Field notes / governance

Comment and Control — how a PR comment exfiltrates your secrets through three AI agents

Researcher Aonan Guan’s late-April 2026 disclosure broke three production AI coding agents with one pattern: Anthropic Claude Code Security Review (rated CVSS 9.4 Critical), Google Gemini CLI Action, and GitHub Copilot SWE Agent. The attack is a pull-request comment. The agent reads it as trusted instructions, runs the attacker’s code on your CI runner, and exfiltrates your secrets through its own comment. No external server. No outbound payload to firewall. If your team ships AI agents in CI, this is the threat-model rewrite this quarter.

COMMENT AND CONTROL / 4-STEP CHAIN 01 · Attacker writes a malicious PR title or comment untrusted text 02 · AI agent ingests text as trusted instructions confused deputy 03 · Agent runs attacker code on the CI runner with workflow secrets 04 · Secrets exfiltrate through the agent’s own PR comment no external server needed Three vendors confirmed broken in the same disclosure: Anthropic CVSS 9.4 · Gemini CLI · Copilot SWE One vendor shipped three dedicated runtime defences against prompt injection. All three failed against this pattern. Treat every vendor-claimed safety feature as un-verified until your own red team has tried to break it.
The four-step Comment-and-Control attack chain. The structural insight is on the second line: an agent that reads untrusted text in a context where it also holds secrets is, by definition, a confused deputy.

Executive summary

In a public disclosure landing in late April 2026 and propagating through specialist security press into early May, researcher Aonan Guan — with Johns Hopkins collaborators Zhengyu Liu and Gavin Zhong — detailed a prompt-injection attack class he calls Comment and Control, a deliberate play on the classic command-and-control malware pattern. The same single pattern defeated three production AI coding agents: Anthropic’s Claude Code Security Review (rated CVSS 9.4 Critical, $100 bounty), Google’s Gemini CLI Action ($1,337 bounty), and GitHub’s Copilot SWE Agent ($500 via the Copilot Bounty Program). The attack is end-to-end inside GitHub: an attacker writes a malicious pull-request title, issue body, or comment; the AI agent reads that text as trusted instructions; the agent executes the attacker’s code inside the GitHub Actions runner with whatever secrets the workflow exposed; and the agent exfiltrates those secrets back through its own pull-request or issue comment. There is no external command-and-control server. The pattern generalises beyond GitHub Actions to GitLab CI, CircleCI, Jenkins, Buildkite, Bitbucket Pipelines, and any custom runner where an AI agent ingests user-controlled text in a context that holds credentials. This is the first public cross-vendor demonstration that one prompt-injection pattern defeats multiple production AI agents — including a stack that shipped with three dedicated runtime defences. The next paragraphs are the threat-model rewrite, the action checklist, and what this disclosure actually means for procurement and architecture.
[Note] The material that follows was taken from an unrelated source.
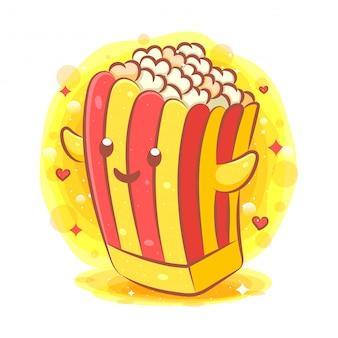 Simpatico personaggio dei cartoni animati di pop corn kawaii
Why this disclosure matters more than the average prompt-injection write-up

Prompt injection has been a research curiosity since 2023. Most write-ups have been about chatbots saying things they should not, or jailbreaks against consumer-facing assistants. The audience for those write-ups is researchers and content-moderation teams. The Comment-and-Control disclosure is different on three fronts, and each one matters to anyone shipping AI agents in production.

First, the severity rating is now in critical territory. Anthropic’s own classification of CVSS 9.4 against its own product is the first time a top-tier vendor has publicly admitted that a coding-agent prompt injection clears the “critical” threshold. That is a board-and-auditor-level data point. Until this disclosure, a security lead arguing for prompt-injection budget could be told that the category was unproven. After this disclosure, the category has a vendor-issued 9.4 next to it.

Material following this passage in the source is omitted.